Quantifying Physiological Biomarkers of a Microwave Brain Stimulation Device

• Published in: Sensors (Basel, Switzerland) Vol. 21; no. 5; p. 1896
• Main Authors: Hussain, Iqram, Young, Seo, Kim, Chang Ho, Benjamin, Ho Chee Meng, Park, Se Jin
• Format: Journal Article
• Language: English
• Published: Switzerland MDPI AG 08.03.2021; MDPI
• Subjects: Adult; Antennas; Biomarkers; Brain; Brain research; cognitive workload; Computer & video games; Data analysis; Disease; Electrocardiography; Electrodes; Electroencephalography; Electromagnetism; Experiments; Female; Heart Rate; Humans; Male; Mental disorders; Methods; microwave brain stimulation; Microwaves; Nervous system; Neurological disorders; physiological biomarker; Physiology; Portable equipment; Stimulation; Transcranial magnetic stimulation; wearable bioelectronic medicine; Workload; cognitive workload; wearable bioelectronic medicine; physiological biomarker; microwave brain stimulation
• ISSN: 1424-8220; 1424-8220
• DOI: 10.3390/s21051896

Physiological signals are immediate and sensitive to neural and cardiovascular change resulting from brain stimulation, and are considered as a quantifying tool with which to evaluate the association between brain stimulation and cognitive performance.

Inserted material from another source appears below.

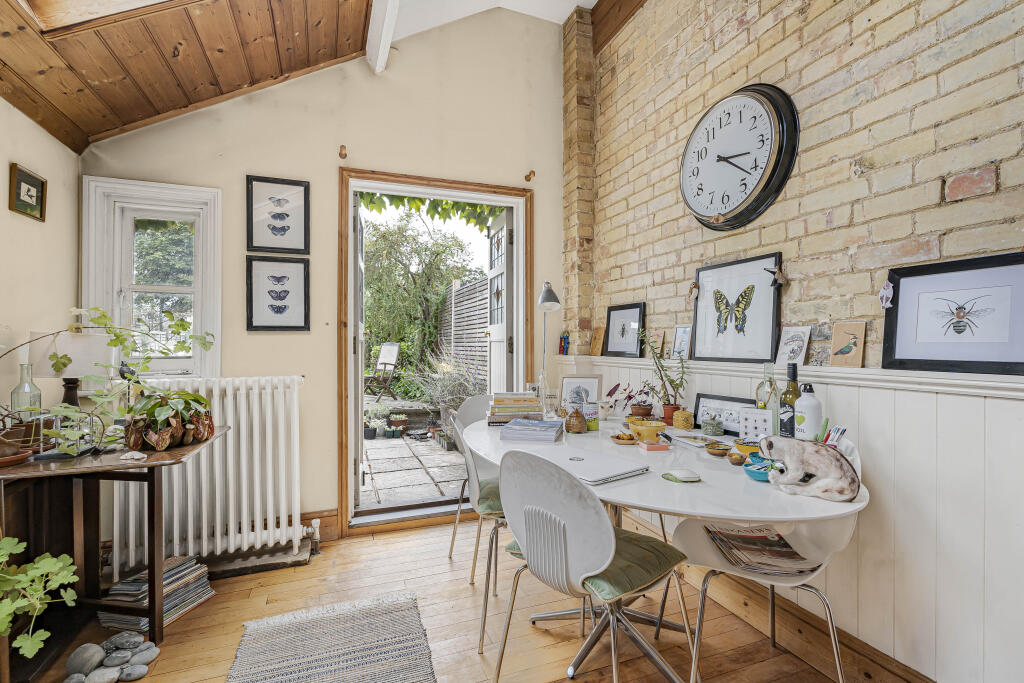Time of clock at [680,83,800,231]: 3:21
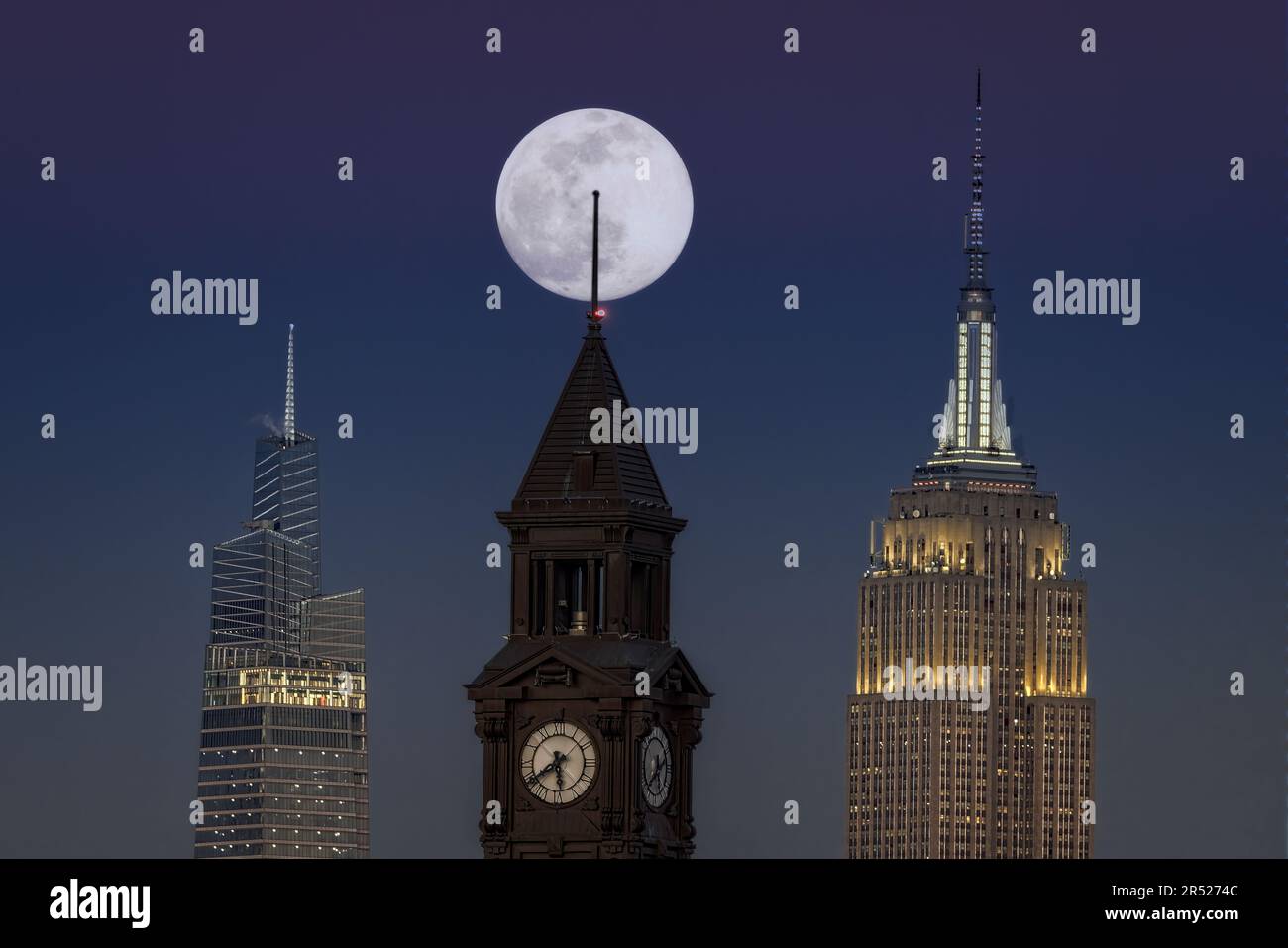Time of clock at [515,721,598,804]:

Brain stimulation outside a highly equipped, clinical setting requires the use of a low-cost, ambulatory miniature system. The purpose of this double-blind, randomized, sham-controlled study is to quantify the physiological biomarkers of the neural and cardiovascular systems induced by a microwave brain stimulation (MBS) device. We investigated the effect of an active MBS and a sham device on the cardiovascular and neurological responses of ten volunteers (mean age 26.33 years, 70% male). Electroencephalography (EEG) and electrocardiography (ECG) were recorded in the initial resting-state, intermediate state, and the final state at half-hour intervals using a portable sensing device. During the experiment, the participants were engaged in a cognitive workload. In the active MBS group, the power of high-alpha, high-beta, and low-beta bands in the EEG increased, and the power of low-alpha and theta waves decreased, relative to the sham group. RR Interval and QRS interval showed a significant association with MBS stimulation. Heart rate variability features showed no significant difference between the two groups. A wearable MBS modality may be feasible for use in biomedical research; the MBS can modulate the neurological and cardiovascular responses to cognitive workload.